Valjean decides to break his parole and start his life anew after a kindly bishop inspires him to, but he is relentlessly tracked down by a police inspector named Javert. Along the way, Valjean and a slew of characters – including Fantine, Cosette ,Marius and the Thernardiers – are swept into a revolutionary period in France, where a group of young idealists make their last stand at a street barricade’.
The excellent atmospheric lighting by Sean Clarke is crucial to the show. Musically the show is superb and the orchestra under maestro Mark Pigot is terrific.
From the opening songs this was a very strong production and the big chorus numbers ( ‘One Day More’, ‘Lovely Ladies’, ‘Drink With Me’, and ‘Do You Hear the People Sing’ ) were wonderful.
The Boubil and Schonberg score varies enormously- sometimes it is quite operatic and difficult, then at other time lyrical and heartbreaking…stirring and inspirational, and satirical and waltzlike.
It is essential that you have a Jean Val Jean who can carry the show and Stig Bell is magnificent. He handles his difficult numbers (one can almost say ‘arias’) superbly. We see his spiritual turmoil and change from the start , striving to be unbroken by circumstances and good , and his soaring , pleading ‘Bring Him Home’ in Act 2 has the audience is deeply moving.
The sinister, implacable policeman Javert was well portrayed by Nick Gilbert . Cold and determined , in black with wild eyes, he doggedly tracks down Valjean .Their decades long battle never ends and Javert refuses to believe that Valjean has changed for the better .His whole world is thrown into turmoil with Valjean’s actions and his final soliloquy is very well played.
Kimberley Jensen as poor Fantine, Cosette’s mother, breaks our hearts with her ‘ I Dreamed a Dream’. The grown up Cossette was very prettily played by Elizabeth Garrett . But it is the adult Eponine (Carolyn Reed )who is of particular note – again we cry with her when she sings ‘On My Own’ , and at the duet for her and Marius, ‘A Little Fall of Rain’ . Earnest young student Marius is delightfully played by Julian Goncalves in fine voice (especially the regretful , melancholy ‘Empty Chairs and Empty Tables ‘) . Young, rebellious leader Enjolras is magnetically played and fabulously sung by Peter Meredith .Cheeky plucky Gavroche ( ‘Little People’ ) was excellently played by James Reville and poor young Cosette enchantingly played by Emily Simmons ( ‘Castle on a cloud’ ) .
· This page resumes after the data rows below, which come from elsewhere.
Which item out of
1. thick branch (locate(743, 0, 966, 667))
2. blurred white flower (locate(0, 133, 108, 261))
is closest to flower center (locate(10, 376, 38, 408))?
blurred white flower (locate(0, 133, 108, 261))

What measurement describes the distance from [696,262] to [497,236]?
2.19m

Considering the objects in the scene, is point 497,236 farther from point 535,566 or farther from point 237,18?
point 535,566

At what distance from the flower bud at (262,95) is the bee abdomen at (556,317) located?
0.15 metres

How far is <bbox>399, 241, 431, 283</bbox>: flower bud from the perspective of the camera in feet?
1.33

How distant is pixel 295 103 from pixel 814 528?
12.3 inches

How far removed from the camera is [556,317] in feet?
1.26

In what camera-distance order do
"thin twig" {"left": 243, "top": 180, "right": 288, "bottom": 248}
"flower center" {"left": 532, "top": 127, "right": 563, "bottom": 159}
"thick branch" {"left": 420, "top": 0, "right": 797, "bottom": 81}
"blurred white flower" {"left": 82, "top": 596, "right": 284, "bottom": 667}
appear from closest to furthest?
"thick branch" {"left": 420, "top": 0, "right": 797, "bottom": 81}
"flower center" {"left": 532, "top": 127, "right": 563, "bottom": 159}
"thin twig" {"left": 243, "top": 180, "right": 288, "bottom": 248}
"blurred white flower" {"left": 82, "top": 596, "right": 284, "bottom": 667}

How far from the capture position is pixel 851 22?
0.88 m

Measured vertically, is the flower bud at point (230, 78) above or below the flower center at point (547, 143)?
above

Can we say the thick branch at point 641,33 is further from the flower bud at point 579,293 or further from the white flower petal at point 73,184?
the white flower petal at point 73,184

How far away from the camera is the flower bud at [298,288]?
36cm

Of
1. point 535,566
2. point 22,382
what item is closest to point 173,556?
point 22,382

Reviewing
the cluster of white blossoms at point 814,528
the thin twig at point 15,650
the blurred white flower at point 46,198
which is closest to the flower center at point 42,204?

The dastardly, cynically manipulative Thernardiers is terrifically played by Philip Youngman and Emily Kimpton is great (the rollicking ‘Master of the House’ in Act 1 and their ‘Beggars at the Feast’ in Act 2.
A stirring, magnificent very powerful production…Do you hear the people sing?!
The show’s running time is 3 hours and 10 minutes with one interval. The Willoughby Theatre Company’s production of LES MISERABLES plays at the Concourse Theatre until Sunday April 21, 2013.